Certains critiques du FMI avancent qu'il faut laisser le marché régler ces problèmes. On ne voit pas comment le marché pourrait réformer un capitalisme de copinage tel qu'il en existe en Indonésie ou en Corée; ni comment les mécanismes du marché pourraient mettre fin aux relations trop étroites entre les banques et les conglomérats coréens; ni comment ils pourraient introduire des mécanismes de surveillance et assurer la transparence dans les systèmes bancaires de ces pays.

On reproche souvent aux programmes du FMI de présenter un danger moral. Autrement dit, on prétend que la disponibilité des fonds du FMI encourage gouvernements et investisseurs à l'imprudence sachant que le FMI viendra les tirer d'affaires. Comme je l'ai déjà dit, les gouvernements ne reçoivent pas une aide gratuite; ils doivent respecter les conditions que leur impose le FMI et qu'ils préféreraient pouvoir éviter. Les investisseurs privés ne sont pas à l'abri des pertes simplement parce que le FMI intervient dans un pays où la balance des paiements va mal. Les investisseurs individuels et institutionnels qui ont acheté des actions en Asie de l'Est ont certainement subi de lourdes pertes. Quand le cours des actions a été gelé, leur valeur en dollars s'est également effondrée.

Les banques américaines et étrangères sont tenues de reconduire les prêts qu'elles avaient accordés aux pays asiatiques.
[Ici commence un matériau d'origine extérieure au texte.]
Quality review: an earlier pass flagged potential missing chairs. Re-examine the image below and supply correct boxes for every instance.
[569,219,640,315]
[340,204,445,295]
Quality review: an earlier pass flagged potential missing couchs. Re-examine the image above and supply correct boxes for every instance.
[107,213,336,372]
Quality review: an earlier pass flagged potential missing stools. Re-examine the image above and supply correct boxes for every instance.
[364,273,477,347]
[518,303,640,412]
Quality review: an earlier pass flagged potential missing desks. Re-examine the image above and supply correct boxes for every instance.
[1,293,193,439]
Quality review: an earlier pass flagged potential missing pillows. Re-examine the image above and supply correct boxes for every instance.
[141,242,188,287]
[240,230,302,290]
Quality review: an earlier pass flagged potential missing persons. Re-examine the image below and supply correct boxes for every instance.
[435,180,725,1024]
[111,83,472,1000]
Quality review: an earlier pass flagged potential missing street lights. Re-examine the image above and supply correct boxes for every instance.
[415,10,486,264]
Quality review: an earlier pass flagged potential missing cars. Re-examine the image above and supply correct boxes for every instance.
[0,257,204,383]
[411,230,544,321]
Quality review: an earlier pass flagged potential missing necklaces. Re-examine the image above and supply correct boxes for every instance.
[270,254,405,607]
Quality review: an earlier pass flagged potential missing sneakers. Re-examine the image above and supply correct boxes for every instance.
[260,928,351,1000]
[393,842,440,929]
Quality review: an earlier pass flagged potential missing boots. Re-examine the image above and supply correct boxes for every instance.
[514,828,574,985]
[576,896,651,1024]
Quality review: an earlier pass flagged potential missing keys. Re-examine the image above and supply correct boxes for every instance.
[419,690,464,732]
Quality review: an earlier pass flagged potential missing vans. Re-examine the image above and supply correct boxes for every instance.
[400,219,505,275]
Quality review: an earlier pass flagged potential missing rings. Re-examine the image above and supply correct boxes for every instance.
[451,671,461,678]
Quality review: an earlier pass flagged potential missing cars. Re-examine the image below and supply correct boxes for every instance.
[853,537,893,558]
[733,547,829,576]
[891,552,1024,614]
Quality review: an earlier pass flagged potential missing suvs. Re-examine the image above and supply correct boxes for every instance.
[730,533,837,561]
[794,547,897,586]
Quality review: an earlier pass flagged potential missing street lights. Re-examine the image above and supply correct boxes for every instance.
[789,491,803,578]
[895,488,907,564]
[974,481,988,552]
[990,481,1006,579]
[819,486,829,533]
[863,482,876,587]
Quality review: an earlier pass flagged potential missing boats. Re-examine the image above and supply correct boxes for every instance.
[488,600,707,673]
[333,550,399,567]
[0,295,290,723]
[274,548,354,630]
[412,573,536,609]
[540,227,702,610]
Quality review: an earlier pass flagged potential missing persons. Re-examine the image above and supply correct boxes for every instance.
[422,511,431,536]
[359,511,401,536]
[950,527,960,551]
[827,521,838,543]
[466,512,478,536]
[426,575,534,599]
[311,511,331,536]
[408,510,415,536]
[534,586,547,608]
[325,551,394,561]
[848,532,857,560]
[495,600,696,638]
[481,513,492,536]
Il reste à voir quels autres sacrifices elles devront encore fournir. Lors de la crise de la dette dans les années 80, le FMI avait exigé des banques qu'elles accordent des prêts supplémentaires aux pays débiteurs avant qu'il n'accorde ses propres prêts. Elles ont finalement essuyé des pertes à la fin des années 80, en vertu du plan Brady, ce qui a plus ou moins permis de mettre fin à cette crise de la dette. Il me semble assez clair que le but des crédits du FMI n'est pas d'éviter les pertes aux banques ou autres prêteurs.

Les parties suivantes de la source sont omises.